STATED TASK A:
Print the passage of the I Ching text from "The standard oracle" up to and including "use the app?", matching it word for word.

SOURCE:
** Start **

The standard oracle draws a hexagram and delivers the classical Wilhelm text. This "tarot" variant goes further: the AI connects the hexagram to your concrete question and contextualizes the answer — much as a 3-card tarot reading is more than three isolated card meanings. If you are questioning the I Ching about a life situation, this version is often more helpful; if you only want to study the classical text, the standard variant is purer.
Should I throw coins or use the app?
Both are legitimate. The classical method (three coins, six tosses) is more meditative and connects you physically to the act. The app is faster and uses cryptographic randomness, statistically identical to coin tosses. If you understand the I Ching as a spiritual practice, real coins are worth it (or, traditionally, the 50 yarrow stalks). For a question on the fly, the app is fine. Both methods produce the same hexagram pool.
Why did C.G. Jung value the I Ching so highly?
Jung saw in the I Ching the best practical demonstration of his concept of synchronicity — meaningful coincidences that are not causally linked but inwardly connected. When you ask a question and a hexagram falls that exactly describes your situation, that is, in Jung's view, no coincidence in the trivial sense, but a manifestation of an order that mediates between inner and outer world. This perspective allows a modern, secular approach to the I Ching — as a psychological tool, not necessarily as fortune-telling.
If I do not know Chinese, do I lose the depth?
Somewhat, yes. The Chinese hexagram names carry connotations that shrink in translation — Qian is not only "the Creative" but also "Dragon, Father, Heaven, Movement". Even so, the Wilhelm translation is exceptionally good — he worked on it for decades with Chinese scholars. For 95 percent of practical inquiry, the English text is fully sufficient. If you want to dive deeper, there are modern translations (Stephen Karcher, Hellmut Wilhelm) and Chinese original texts with commentary.
Can the I Ching answer wrongly?
Rather: one can misunderstand the I Ching. Classical teaching holds that the book always answers correctly — only the interpretation can be flawed. Common mistakes: taking the answer literally instead of symbolically ("travel" as actual travel, not as life movement); rejecting the answer because it is uncomfortable; phrasing the question so vaguely that any answer fits. The I Ching is a precise tool that asks for precise questions. Those who consult it with respect almost always get a substantial answer.

** End **

STATED TASK B:
Rewrite the records from the line with "How far is the" up to and including the final line of the records, changing "span of space" to "distance" and keeping everything else the same. Give only those lines.

GIVEN RECORDS:

** Start **

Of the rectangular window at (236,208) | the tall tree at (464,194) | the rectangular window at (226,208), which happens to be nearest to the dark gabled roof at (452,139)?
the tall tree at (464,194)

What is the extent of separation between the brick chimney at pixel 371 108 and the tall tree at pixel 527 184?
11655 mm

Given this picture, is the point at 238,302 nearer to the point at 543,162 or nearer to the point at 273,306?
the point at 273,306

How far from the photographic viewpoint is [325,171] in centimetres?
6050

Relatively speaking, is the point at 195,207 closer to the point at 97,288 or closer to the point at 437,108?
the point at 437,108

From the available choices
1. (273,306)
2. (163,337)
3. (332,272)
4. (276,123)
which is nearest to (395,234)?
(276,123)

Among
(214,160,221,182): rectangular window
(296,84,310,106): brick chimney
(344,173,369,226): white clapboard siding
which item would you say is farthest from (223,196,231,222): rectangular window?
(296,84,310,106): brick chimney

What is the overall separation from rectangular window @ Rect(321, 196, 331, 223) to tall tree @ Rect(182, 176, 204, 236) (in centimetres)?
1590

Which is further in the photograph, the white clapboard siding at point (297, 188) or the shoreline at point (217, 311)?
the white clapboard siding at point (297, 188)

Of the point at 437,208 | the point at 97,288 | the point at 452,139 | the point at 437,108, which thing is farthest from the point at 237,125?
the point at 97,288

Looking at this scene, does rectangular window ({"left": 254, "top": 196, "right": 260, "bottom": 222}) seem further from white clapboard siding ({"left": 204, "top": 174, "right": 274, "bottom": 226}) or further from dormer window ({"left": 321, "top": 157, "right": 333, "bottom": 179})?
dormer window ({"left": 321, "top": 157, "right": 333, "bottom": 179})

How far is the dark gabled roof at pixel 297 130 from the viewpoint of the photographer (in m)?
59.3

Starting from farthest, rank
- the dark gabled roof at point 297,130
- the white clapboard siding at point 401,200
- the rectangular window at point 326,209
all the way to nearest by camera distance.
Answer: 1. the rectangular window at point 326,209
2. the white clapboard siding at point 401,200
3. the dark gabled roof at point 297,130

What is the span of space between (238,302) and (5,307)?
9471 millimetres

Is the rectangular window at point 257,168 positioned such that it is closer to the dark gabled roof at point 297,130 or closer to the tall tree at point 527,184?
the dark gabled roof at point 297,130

** End **

TASK ANSWER A:
The standard oracle draws a hexagram and delivers the classical Wilhelm text. This "tarot" variant goes further: the AI connects the hexagram to your concrete question and contextualizes the answer — much as a 3-card tarot reading is more than three isolated card meanings. If you are questioning the I Ching about a life situation, this version is often more helpful; if you only want to study the classical text, the standard variant is purer.
Should I throw coins or use the app?

TASK ANSWER B:
How far is the dark gabled roof at pixel 297 130 from the viewpoint of the photographer (in m)?
59.3

Starting from farthest, rank
- the dark gabled roof at point 297,130
- the white clapboard siding at point 401,200
- the rectangular window at point 326,209
all the way to nearest by camera distance.
Answer: 1. the rectangular window at point 326,209
2. the white clapboard siding at point 401,200
3. the dark gabled roof at point 297,130

What is the distance between (238,302) and (5,307)?
9471 millimetres

Is the rectangular window at point 257,168 positioned such that it is closer to the dark gabled roof at point 297,130 or closer to the tall tree at point 527,184?
the dark gabled roof at point 297,130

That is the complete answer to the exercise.